Market Trend: Teaching Empathy to Software Programmers
Posted on 28th February 2017
Welcome to the Business Empathy Forum and thank you for your visit. In this post I highlight a recent business announcement that reminds us of the growing prominence of empathy in the digital world. The news here is that an innovative training program for software developers in the US is making ‘engineering empathy’ a permanent part of its curriculum for aspiring coders. The story involves Dev Bootcamp, an American educational firm that pioneered the concept of an immersive crash course for software programmers. The phrase ‘boot camp’, by the way, is a reference to basic training for military recruits.
Business Efforts to Stay Human In A Digital World
In December 2016 Dev Bootcamp announced the rollout of its Corporate Engineering Empathy workshops for Pivotal, a digital transformation firm and Dev Bootcamp’s first B2B customer. The engineering empathy sessions are specifically intended to foster inclusion and collaboration in the digital workplace: “The workshops, a mix of guided discussions and exercises related to day-to-day office interactions via email communication, performance reviews and meeting conduct, tackled issues such as implicit bias, privilege and ‘allyship’ (the process of building relationships based on trust with marginalized groups of people) as well as provided Pivotal employees with a framework for understanding bias and oppression, a common terminology to discuss micro-aggressions and other social identity based phenomena and strategies to combat these issues that can prohibit team productivity.”

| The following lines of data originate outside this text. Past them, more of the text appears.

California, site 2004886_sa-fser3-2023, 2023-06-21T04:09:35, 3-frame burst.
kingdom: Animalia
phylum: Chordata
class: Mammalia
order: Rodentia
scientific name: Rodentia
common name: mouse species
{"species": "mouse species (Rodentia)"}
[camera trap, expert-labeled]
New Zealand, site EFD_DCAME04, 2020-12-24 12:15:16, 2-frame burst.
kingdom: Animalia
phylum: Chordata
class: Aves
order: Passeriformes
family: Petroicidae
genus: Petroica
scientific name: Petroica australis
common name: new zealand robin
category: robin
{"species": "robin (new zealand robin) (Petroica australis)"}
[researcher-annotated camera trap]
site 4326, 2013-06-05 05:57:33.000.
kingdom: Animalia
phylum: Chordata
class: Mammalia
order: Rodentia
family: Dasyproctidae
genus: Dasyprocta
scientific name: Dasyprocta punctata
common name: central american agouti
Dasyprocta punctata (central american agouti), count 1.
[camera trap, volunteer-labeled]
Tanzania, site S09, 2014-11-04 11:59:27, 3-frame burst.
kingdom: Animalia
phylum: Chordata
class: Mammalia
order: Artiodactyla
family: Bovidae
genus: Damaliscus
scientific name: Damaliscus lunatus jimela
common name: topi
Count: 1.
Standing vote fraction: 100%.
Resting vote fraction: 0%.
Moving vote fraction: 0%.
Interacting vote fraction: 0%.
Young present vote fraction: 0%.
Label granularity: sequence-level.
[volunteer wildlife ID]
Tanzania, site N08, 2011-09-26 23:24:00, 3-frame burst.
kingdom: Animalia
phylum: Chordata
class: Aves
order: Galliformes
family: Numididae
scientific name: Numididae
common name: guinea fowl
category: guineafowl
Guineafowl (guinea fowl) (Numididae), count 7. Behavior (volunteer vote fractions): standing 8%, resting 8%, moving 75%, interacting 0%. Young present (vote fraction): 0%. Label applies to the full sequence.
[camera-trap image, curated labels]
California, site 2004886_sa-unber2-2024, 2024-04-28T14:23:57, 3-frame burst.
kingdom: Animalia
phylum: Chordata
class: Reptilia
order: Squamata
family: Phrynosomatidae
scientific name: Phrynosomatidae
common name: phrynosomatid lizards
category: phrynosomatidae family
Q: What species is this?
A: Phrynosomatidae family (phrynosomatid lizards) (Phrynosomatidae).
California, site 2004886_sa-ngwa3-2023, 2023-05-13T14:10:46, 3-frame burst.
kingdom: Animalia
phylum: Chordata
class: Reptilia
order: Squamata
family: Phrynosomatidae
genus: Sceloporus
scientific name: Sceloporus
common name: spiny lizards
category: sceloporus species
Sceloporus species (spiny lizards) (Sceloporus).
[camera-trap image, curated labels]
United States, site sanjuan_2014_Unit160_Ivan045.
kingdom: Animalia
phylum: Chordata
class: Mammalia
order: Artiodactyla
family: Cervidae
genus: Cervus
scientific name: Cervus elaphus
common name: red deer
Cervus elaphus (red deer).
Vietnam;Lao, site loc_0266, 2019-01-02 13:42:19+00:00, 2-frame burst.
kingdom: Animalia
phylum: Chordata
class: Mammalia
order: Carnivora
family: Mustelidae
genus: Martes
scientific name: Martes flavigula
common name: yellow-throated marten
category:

As an advocate for Empathic Enterprises and greater empathy in the workplace, I consider this to be positive news: it is clear evidence of time and money being invested by a forward-looking company to build collaboration, diversity, and empowerment into its software development culture. Beyond that, it would seem that market forces are functioning here as they should: an important digital transformation enterprise discovers a business-driven need for greater empathy, and a service provider – Dev Bootcamp, in this case – emerges to address that need for the client. I find this commercial aspect of the story quite satisfying, as it illustrates that both users and providers are beginning to recognize that greater enterprise empathy isn’t merely a social ‘nice-to-have’: it makes good economic sense as well.
I am also encouraged by the breadth and relevance of the empathy-related topics that the Dev Bootcamp courses address. The titles of several of their workshops give a sense of the cutting-edge issues they are dealing with: ‘Creating an Inclusive Work Culture’, ‘Navigating Difficult Conversations’, ‘Counteracting Bias in the Workplace’, and ‘Building Diverse Teams’, for example. These are important issues in our increasingly digital economy, and it is good to see that forward-thinking firms like Dev Bootcamp and Pivotal are taking them quite seriously.